**Extract:**
+++
Large numbers of shipping containers are manufactured each year, transported to far-flung ports, and frequently discarded. These unwanted shells can be purchased relatively cheaply and given a new lease of life. Doing so can pose significant challenges, however, such as dealing with solar heat gain, ensuring adequate insulation, and overcoming safety concerns. But there's a definite argument for their continued use, as highlighted by the selection of shipping container-based architectural projects below.

Caterpillar House

Located near Chile's capital Santiago, Caterpillar House, by Chilean architect Sebastián Irarrázaval, is a shipping container-based family residence that boasts views of the local Andes Mountains. The Andes also handily help reduce energy costs, as the cold air which passes down from the mountains is utilized as a form of passive-cooling, seeping through a ventilated facade and carefully arranged windows to cool the inside.

Caterpillar house was completed in 2012, measures 350 sq m (3,800 sq ft), and comprises a total of 12 shipping containers which provide bedrooms, living quarters, and even a swimming pool.

Sleeping Around

Belgian-based outfit Sleeping Around uses shipping containers as a basis for a portable hotel. The Sleeping Around B&B; features six container units in all, with four of them tasked as guest rooms, and the remainder serving as breakfast and lounge area, and sauna room, respectively. Since it's based on shipping containers, the hotel can be moved to different locations with relative ease (it's currently based in Antwerp).

Happily, the hotel is more involved than simply throwing some beds in some spare containers, and each 20-ft (6-m) long guest room looks quite well-equipped, with bed, iPod docking station, air-conditioning, and a bathroom area with toilet and shower.

A night's sleep in the hotel will set you back from €149 (roughly US$200), and more information can be found on the company's website.

O+A's temporary shipping container "city"

Earlier this year, architectural firm O+A produced a temporary shipping container "city" for the 20th anniversary of Amsterdam's annual avant-garde theater festival, the Over het IJ Festival.

O+A stacked the shipping containers in order to create a courtyard which served as both restaurant area, and theatrical stage. The interiors of some of the containers were also designated dining rooms and given the necessary furniture.

The entire structure took four days to build, lasted for two weeks of festival fun, and took only two days to disassemble, perhaps providing a good argument for the efficacy of similar future events.

New Jerusalem Orphanage

4D and A Architects used a total of 28 shipping containers, some measuring 6 x 2.5 m (20 x 8 ft) and some measuring 12 x 2.5 m (40 x 8 ft), to transform an existing brick-built orphanage at Gauteng, South Africa. The New Jerusalem Orphanage was completed in December, 2011, and uses careful layout, timber screens, and roof garden, in addition to standard insulation, to help maintain a more comfortable temperature inside the containers.

Additionally, the orphanage was fitted with a solar thermal and photovoltaic electricity system, and the containers were raised on plinths to facilitate airflow. The original building's sleeping quarters were also converted into a new kitchen and dining room. While this project could easily have turned into a grim metal-boxed nightmare, the orphanage is colorful, and filled with light.

Bharathi Antarctic research station

The Bharathi Indian Polar Station, India's third permanent base in Antarctica, was constructed using 134 shipping containers, which were interlocked and set on stilts. In order to allow the resident scientists to work in extreme weather conditions, which include wind gusts of 200 mph (321 km/h), and temperatures reaching minus 40°F (- 40°C), an insulated skin and outer shell were also adopted.
+++
**Exercise:**
Answer these three questions from the shipping container architecture text above.
1. How many shipping containers make up Caterpillar House?
2. How many days did it take to build O+A's temporary shipping container "city"?
3. How many shipping containers were used to construct the Bharathi Indian Polar Station?

**The data:**
+++
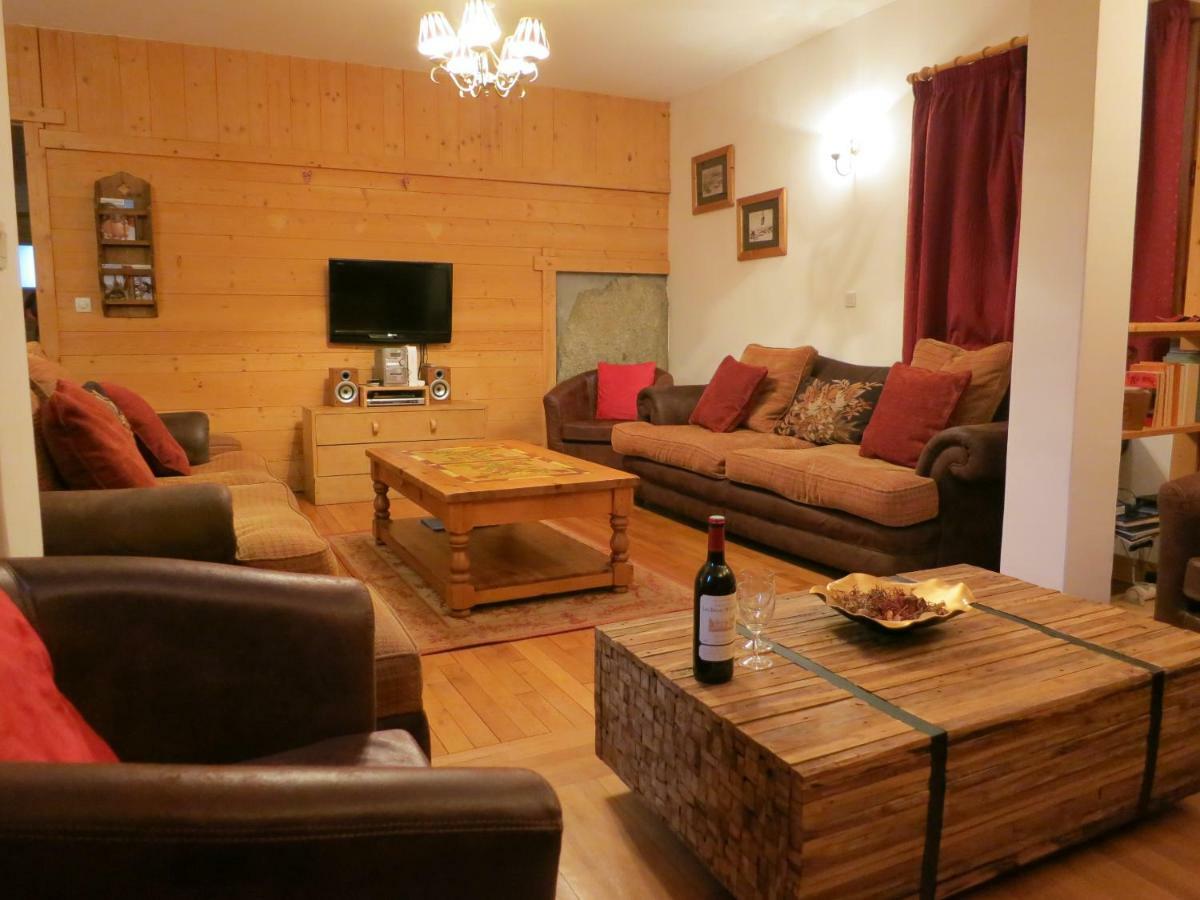 Five-Bedroom Apartment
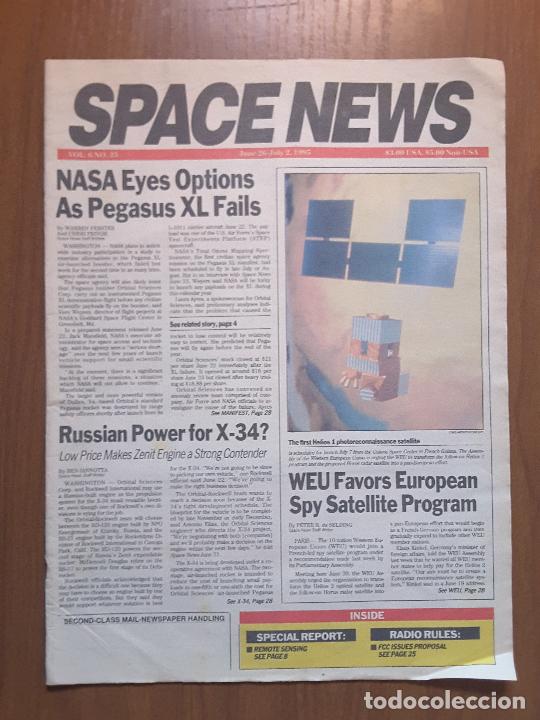 Sammeln von Zeitschriften und Zeitungen: Space News Vol. 6, No 25. Noticias del espacio. En ingl&eacute;s.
+++
**Your solution:**
1. 12
2. Four days
3. 134